All my experience tells me that this is the way to go. All my previous articles with the actual arguments, research, and proposed solutions for education never seemed to do much. People either already agreed, or they called me an imbecile after the first line and left. People need gentle nudging, a long-term track towards change, if they are to get rid of some deeply-held belief.

With that structure in place, the webshop’s setup and content became clearer. Not entirely clear, mind you. There are still some categories that are not really related to this. Some categories that were also renamed a bunch of times, and shuffled around, as I wondered how often I’d actually need them.
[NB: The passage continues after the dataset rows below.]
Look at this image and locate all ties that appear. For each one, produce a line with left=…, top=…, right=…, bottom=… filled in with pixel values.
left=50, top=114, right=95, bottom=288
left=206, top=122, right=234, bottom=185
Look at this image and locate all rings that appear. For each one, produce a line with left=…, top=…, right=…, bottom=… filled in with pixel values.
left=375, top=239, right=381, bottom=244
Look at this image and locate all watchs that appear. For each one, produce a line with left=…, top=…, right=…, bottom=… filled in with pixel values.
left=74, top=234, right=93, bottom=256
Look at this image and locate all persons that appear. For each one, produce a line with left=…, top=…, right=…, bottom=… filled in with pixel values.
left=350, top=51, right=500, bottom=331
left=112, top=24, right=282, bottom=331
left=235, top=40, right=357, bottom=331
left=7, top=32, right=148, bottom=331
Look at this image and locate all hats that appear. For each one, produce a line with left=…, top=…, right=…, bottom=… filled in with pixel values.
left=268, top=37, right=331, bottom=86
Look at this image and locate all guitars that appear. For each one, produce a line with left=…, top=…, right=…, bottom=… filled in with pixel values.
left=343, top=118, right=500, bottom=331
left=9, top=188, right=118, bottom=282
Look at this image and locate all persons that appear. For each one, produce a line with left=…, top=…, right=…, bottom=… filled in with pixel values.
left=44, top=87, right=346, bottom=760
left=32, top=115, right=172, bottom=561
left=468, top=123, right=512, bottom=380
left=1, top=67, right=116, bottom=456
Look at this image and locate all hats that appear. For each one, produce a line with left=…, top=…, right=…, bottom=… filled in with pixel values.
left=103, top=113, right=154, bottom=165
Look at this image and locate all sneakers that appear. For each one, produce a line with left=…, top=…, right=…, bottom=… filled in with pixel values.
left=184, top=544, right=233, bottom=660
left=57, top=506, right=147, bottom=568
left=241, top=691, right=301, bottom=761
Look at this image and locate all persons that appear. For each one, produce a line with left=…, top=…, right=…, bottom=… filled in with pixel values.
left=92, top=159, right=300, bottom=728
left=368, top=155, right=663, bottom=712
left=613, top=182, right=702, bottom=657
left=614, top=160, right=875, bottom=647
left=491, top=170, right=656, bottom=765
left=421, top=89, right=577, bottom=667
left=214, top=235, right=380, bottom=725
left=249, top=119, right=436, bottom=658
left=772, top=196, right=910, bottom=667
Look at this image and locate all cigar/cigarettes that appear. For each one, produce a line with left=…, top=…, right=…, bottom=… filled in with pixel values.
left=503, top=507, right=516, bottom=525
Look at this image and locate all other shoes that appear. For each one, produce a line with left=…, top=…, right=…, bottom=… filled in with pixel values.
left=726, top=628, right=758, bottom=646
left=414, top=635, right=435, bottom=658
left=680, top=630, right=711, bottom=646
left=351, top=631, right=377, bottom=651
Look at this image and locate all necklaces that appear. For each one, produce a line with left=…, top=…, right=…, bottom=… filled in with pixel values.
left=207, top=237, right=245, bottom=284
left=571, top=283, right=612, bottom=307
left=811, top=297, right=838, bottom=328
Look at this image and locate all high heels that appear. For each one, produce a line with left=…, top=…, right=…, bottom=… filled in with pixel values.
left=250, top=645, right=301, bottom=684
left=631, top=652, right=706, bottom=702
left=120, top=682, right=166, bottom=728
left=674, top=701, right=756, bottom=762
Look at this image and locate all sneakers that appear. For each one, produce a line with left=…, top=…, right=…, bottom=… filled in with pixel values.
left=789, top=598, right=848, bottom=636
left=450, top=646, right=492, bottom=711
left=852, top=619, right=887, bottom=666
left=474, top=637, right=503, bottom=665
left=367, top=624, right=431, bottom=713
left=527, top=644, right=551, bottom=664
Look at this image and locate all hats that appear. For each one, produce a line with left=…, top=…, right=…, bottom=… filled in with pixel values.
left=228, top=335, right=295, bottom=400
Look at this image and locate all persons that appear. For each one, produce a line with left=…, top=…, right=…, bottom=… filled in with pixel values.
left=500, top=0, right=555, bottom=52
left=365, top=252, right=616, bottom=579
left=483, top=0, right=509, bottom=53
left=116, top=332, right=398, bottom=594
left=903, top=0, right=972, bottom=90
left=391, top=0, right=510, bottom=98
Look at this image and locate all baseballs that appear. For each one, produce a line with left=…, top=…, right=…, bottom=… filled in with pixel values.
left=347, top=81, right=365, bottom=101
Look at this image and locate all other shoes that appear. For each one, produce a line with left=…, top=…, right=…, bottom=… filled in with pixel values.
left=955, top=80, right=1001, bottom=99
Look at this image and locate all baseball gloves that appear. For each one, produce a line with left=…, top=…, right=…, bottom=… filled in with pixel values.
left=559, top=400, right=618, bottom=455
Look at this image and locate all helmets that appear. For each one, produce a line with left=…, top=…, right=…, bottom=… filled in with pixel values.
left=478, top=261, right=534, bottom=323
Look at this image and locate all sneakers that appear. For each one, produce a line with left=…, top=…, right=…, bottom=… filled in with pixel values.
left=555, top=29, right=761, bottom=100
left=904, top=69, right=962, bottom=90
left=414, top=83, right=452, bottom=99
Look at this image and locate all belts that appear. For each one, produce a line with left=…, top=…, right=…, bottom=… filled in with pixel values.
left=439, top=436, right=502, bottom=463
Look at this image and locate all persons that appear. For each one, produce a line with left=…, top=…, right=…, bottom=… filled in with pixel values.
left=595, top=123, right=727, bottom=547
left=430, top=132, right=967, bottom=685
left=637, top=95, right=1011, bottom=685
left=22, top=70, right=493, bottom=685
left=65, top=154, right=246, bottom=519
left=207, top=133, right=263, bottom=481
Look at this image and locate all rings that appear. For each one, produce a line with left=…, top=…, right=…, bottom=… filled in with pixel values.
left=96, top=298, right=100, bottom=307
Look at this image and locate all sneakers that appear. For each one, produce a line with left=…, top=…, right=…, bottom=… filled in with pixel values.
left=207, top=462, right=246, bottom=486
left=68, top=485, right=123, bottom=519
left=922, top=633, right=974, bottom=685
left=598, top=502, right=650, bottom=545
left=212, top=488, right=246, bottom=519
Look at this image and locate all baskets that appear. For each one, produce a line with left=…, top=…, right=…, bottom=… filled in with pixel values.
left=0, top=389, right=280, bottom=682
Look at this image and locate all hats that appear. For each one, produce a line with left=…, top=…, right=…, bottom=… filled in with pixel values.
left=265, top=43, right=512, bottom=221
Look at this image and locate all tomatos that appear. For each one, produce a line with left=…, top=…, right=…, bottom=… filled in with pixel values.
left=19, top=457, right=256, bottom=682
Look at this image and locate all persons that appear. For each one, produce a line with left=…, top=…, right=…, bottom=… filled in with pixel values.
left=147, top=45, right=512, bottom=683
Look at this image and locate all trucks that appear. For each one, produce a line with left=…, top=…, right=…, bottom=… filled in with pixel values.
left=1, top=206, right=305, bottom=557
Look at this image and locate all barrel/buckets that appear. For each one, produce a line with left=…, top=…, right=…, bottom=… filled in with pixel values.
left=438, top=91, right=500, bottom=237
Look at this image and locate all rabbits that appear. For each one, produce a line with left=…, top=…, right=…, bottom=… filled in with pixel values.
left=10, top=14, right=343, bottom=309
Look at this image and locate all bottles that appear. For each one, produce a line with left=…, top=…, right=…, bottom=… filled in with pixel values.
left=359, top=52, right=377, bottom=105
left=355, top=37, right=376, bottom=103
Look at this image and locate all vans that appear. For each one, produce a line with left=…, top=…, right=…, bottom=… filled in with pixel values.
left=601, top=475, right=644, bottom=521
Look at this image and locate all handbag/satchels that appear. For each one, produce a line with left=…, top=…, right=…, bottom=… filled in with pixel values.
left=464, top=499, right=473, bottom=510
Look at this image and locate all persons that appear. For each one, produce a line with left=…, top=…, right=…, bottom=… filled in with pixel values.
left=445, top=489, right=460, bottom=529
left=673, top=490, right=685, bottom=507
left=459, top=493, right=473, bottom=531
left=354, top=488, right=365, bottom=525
For example, I used to have a category for “bonus material” for my existing projects. The idea was nice. Maybe I’d released a book, but had to cut a few chapters I liked. Now you can buy those chapters and read them anyway!

In practice, however, this would be the kind of thing that feels more natural to give away for free. To share. To make accessible to all, because it’s so instructive, because it’s so small, and because I don’t want to get into the mind-set of “monetize every single fucking thing you do”.

Instead, that category was dissolved over time. The idea was taken over by something more valuable: “Sneakpeeks”. Instead of merely sharing some tiny unreleased thing, actually share the entire source code/assets/history of a project. Give people a sneak peek behind the curtain, with full transparency, full “use this however you wish”. That’s far more valuable. That’s something for which I dare ask a little money in return.

Anyway, these were my thoughts about the core structure of the webshop and how it came to be. I essentially looked at things I could sell, then divided them into roughly even categories, which mostly create a nice track from “this is just an activity” to “hey, play board games as education”.

It wasn’t perfect at launch. It probably never will be. But it’s something I can stand behind.